CREATE TABLE stg.titanic WITH ( DISTRIBUTION = ROUND_ROBIN ) AS SELECT * FROM [ext].[titanic] ;
Step 10: Query the Staged Data
Unlike the external table, this table actually stores data in the SQL Pool. So, the query results on this table remain the same at every execution until the data is modified.
select * from stg.titanic --(891 rows affected)
Step 11: Create dbo.titanic
The final table is created in the dbo schema. Then, I use SELECT INTO statement to copy data to this table from the staging table. Filter conditions can be added in the SELECT statement to copy a particular set of rows and columns to the final table from the staging table. This is a persistent table in the database.
CREATE TABLE dbo.titanic ( PassengerId INT, Survived INT, Pclass INT, Pname VARCHAR(100), Gender VARCHAR(20), Age float, SibSp INT, Parch INT, Ticket VARCHAR(30), Fare MONEY, Cabin VARCHAR(30), Embarked CHAR(1) ) WITH ( DISTRIBUTION = ROUND_ROBIN, CLUSTERED COLUMNSTORE INDEX ) INSERT INTO dbo.titanic SELECT * FROM stg.titanic --(891 rows affected)
Step 12: Statistics
Once data loading is done on the final table dbo.titanic, statistics creation helps in query optimization. Statistics gives information about the data to the SQL pool causing faster query execution against the data.

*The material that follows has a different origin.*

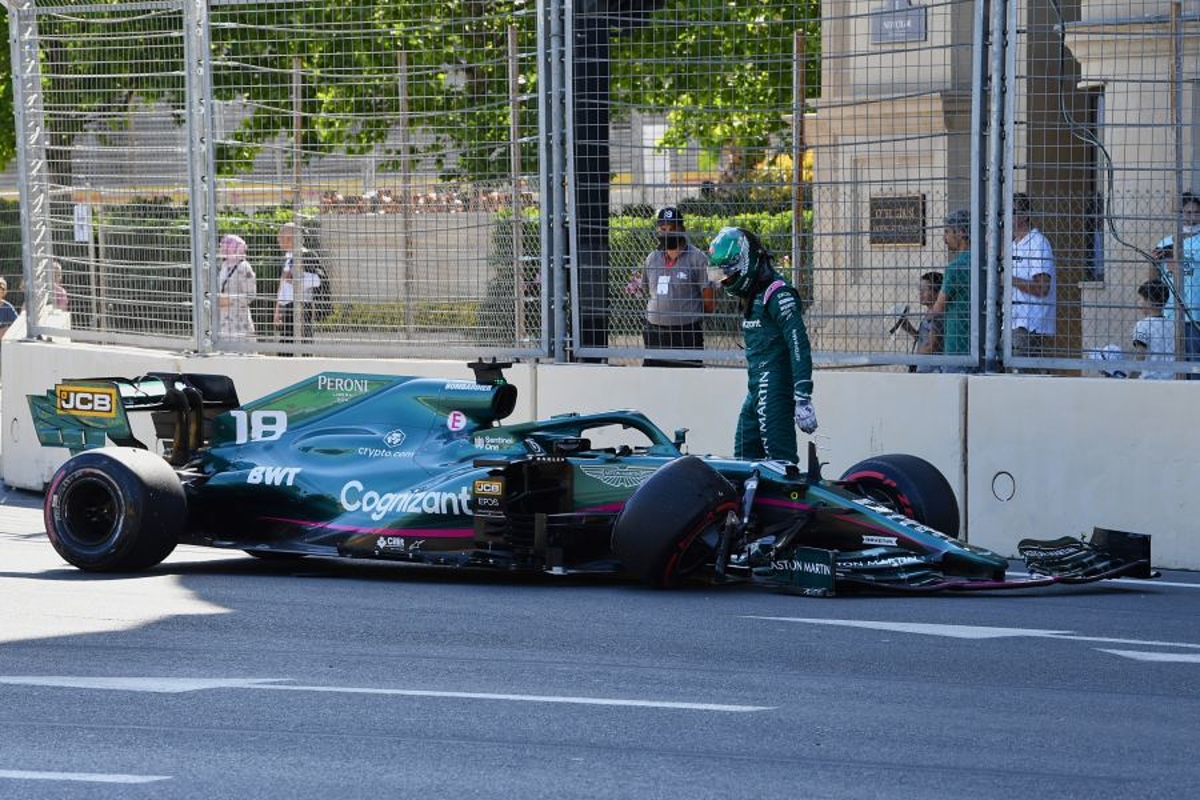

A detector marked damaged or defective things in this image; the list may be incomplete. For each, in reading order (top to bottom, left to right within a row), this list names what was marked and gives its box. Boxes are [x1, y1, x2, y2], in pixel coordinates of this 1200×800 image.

damaged race car [25, 362, 1152, 594]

When AUTO_CREATE_STATISTICS option is ON, SQL Pool analyzes incoming queries for missing statistics and create statistics on individual columns in the query predicate or join condition to improve cardinality estimates for the query plan. Statistics need to be updated on a regular basis and after each data load in the table to maintain the query execution performance.
I use the following query to verify if AUTO_CREATE_STATISTICS option is ON in the SQL Pool.
SELECT name, is_auto_create_stats_on FROM sys.databases
Step 13: Query the Final Table
Data is now available in the final table. I can use this data for further analysis and report generation.
select * from dbo.titanic --(891 rows affected)
Conclusion
Polybase is a very efficient and effective technique to access data stored in Hadoop, Azure blob storage or Azure data lake. Data can be imported and exported to/from the external data sources using T-SQL. It is not required to import data before accessing it from external data sources. Data is accessed from Hadoop storage using simple T-SQL queries without knowing about Hadoop or installing any additional software to the Hadoop environment. Data can be imported from the external data sources without any ETL tool.
The speed of columnstore technology and analysis capabilities of Synapse SQL can be leveraged to process and analyze the imported data.